Гудрун в очередной раз пришла к нему в библиотеку, где мистер Крич сидел на диване, обложенный подушками. Восковая бледность лица, потемневший, невидящий взгляд. Черная бородка, в которой теперь поблескивала седина, казалось, росла из восковой плоти трупа. Однако он излучал бодрость и юмор. Гудрун принимала это абсолютно естественно. И разговаривала с ним как со здоровым человеком. И все же ужасный облик, помимо воли, запечатлелся в ее душе. Она понимала: сколько бы он ни шутил, в его глазах — глазах мертвеца — будет все та же темная пустота.
— А вот и мисс Брэнгуэн, — приветствовал он гостью; стоило лакею объявить о ее приходе, как он тут же принял бодрый вид. — Томас, поставь вот сюда стул для мисс Брэнгуэн. Вот так… хорошо. — Больной с видимым удовольствием смотрел на красивое, свежее лицо молодой женщины. Оно дарило ему иллюзию жизни. — А сейчас выпейте бокал хереса и проглотите кусочек пирожного. Томас…
— Спасибо, не надо, — сказала Гудрун. И тут же сердце ее упало: больного, казалось, насмерть сразил отказ. Ей следовало подыгрывать, а не вступать в конфликт. Уже через мгновение она лукаво улыбнулась.
— Я не очень люблю херес, — поспешила исправить она ошибку, — но зато люблю почти все остальное.
Больной тут же ухватился за соломинку.
— Не любите херес? Нет? Что-то другое! Но что? Что у нас есть, Томас?
— Ликер… кюрасо.
— С удовольствием выпью рюмочку кюрасо, — сказала Гудрун, доверительно глядя на больного.

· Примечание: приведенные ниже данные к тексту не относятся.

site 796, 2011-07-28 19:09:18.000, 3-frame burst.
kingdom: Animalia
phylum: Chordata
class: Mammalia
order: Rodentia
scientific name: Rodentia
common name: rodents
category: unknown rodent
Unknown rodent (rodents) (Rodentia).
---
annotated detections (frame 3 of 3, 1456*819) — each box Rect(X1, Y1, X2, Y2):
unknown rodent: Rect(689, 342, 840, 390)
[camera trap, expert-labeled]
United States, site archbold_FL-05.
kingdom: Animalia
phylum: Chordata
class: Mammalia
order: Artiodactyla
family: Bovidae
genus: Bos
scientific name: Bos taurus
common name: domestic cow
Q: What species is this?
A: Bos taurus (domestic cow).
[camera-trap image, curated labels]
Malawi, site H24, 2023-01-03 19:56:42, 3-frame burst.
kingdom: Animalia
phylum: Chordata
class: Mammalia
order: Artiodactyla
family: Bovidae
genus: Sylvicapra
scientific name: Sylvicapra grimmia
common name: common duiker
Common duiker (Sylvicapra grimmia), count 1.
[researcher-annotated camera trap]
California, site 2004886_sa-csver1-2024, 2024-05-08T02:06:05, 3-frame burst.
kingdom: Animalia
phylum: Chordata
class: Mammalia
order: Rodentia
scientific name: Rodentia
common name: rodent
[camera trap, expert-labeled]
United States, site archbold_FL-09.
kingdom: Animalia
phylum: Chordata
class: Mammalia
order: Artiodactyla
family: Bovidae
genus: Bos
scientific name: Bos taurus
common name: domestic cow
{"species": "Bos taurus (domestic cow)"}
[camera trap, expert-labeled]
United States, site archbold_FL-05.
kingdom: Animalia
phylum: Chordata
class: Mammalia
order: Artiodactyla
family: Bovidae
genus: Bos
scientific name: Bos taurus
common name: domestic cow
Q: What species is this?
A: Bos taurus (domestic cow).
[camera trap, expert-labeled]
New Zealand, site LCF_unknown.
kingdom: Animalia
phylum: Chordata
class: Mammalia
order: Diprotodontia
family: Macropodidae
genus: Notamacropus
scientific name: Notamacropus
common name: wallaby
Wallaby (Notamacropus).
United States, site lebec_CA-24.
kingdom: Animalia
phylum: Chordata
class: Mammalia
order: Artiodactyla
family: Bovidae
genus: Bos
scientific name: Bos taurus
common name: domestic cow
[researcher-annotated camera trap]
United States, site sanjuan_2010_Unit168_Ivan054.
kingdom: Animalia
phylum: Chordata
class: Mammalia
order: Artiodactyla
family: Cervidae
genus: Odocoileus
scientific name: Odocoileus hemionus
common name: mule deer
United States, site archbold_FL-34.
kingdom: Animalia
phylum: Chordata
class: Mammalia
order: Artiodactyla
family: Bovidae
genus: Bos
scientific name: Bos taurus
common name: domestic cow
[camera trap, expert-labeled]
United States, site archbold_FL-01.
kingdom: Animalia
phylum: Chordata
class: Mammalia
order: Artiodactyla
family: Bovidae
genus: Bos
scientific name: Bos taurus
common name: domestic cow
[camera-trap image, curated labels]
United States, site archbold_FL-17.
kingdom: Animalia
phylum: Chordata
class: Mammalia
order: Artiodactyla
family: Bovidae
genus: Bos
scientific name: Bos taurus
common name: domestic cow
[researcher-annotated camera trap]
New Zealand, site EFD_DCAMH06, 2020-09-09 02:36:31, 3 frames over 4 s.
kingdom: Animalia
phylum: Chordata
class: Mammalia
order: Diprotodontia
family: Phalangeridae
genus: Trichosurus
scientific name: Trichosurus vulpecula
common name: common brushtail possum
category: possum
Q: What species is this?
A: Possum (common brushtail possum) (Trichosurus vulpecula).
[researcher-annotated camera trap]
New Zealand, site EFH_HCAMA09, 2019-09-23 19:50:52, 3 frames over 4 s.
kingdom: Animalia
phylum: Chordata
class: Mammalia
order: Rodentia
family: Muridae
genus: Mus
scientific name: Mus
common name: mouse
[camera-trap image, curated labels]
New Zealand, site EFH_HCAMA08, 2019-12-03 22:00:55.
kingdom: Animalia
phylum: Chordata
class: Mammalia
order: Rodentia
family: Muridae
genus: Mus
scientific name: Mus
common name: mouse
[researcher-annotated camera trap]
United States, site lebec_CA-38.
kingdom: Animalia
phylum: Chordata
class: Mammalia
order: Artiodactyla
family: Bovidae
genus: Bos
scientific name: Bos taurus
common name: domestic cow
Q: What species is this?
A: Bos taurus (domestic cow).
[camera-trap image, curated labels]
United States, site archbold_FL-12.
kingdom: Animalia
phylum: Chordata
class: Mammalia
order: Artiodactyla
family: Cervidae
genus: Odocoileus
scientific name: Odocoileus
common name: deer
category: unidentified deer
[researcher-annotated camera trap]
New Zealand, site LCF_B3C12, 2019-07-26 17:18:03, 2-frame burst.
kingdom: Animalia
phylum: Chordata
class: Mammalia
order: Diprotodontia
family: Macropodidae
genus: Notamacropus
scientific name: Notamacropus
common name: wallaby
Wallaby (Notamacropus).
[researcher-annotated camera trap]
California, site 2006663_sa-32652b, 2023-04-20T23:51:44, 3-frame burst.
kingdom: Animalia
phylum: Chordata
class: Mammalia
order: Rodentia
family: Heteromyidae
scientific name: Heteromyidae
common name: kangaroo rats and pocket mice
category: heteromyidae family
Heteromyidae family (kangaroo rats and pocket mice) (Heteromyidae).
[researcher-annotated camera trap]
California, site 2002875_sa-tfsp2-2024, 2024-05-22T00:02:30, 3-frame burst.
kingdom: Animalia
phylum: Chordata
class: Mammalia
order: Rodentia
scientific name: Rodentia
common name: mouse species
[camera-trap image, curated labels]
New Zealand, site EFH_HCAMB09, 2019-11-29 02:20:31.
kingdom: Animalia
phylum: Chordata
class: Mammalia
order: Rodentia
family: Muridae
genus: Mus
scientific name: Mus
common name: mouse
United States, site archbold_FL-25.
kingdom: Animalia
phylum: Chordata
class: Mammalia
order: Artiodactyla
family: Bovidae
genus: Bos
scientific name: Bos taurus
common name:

— Как угодно. Тогда, Томас, кюрасо и пирожное… а может, печенье?
— Лучше печенье, — попросила Гудрун. Ей ничего не хотелось, но следовало проявить такт.
— Хорошо.
Мистер Крич ждал, когда ей принесут ликер и печенье, и только тогда успокоился.
— Вы уже слышали о нашем плане устроить студию для Уинифред над конюшнями? — Произнес он с волнением.
— Нет! — воскликнула Гудрун, изобразив удивление.
— А я думал, Уинифред не удержится и напишет вам об этом в письме.
— Да, конечно. Но я подумала, что это просто ее мечты… — Гудрун улыбнулась нежно и снисходительно. Больной тоже улыбнулся, он был явно в приподнятом настроении.
— Нет, это реальный проект. Под крышей конюшен есть превосходное помещение с наклонными стропилами. Мы хотим переделать его в студию.
— Как чудесно! — воскликнула Гудрун с энтузиазмом. Упоминание о стропилах взволновало ее.
— Вы так думаете? Это можно устроить.
— Великолепно для Уинифред. Если она хочет всерьез заняться искусством, студия необходима. В противном случае она навсегда останется дилетантом.
— Да? Вы правы. Само собой — вы будете делить студию с Уинифред.
— Большое спасибо.
Гудрун все это уже знала, но следовало выглядеть застенчивой и преисполненной благодарности.
— Больше всего я хочу, чтобы вы оставили работу в школе и, воспользовавшись студией, работали здесь… столько времени, сколько хотите.
Он смотрел на Гудрун темным, отсутствующим взглядом. Она ответила ему взглядом, полным благодарности. Слова умирающего, такие живые и естественные, проходя через мертвые губы, звучали эхом.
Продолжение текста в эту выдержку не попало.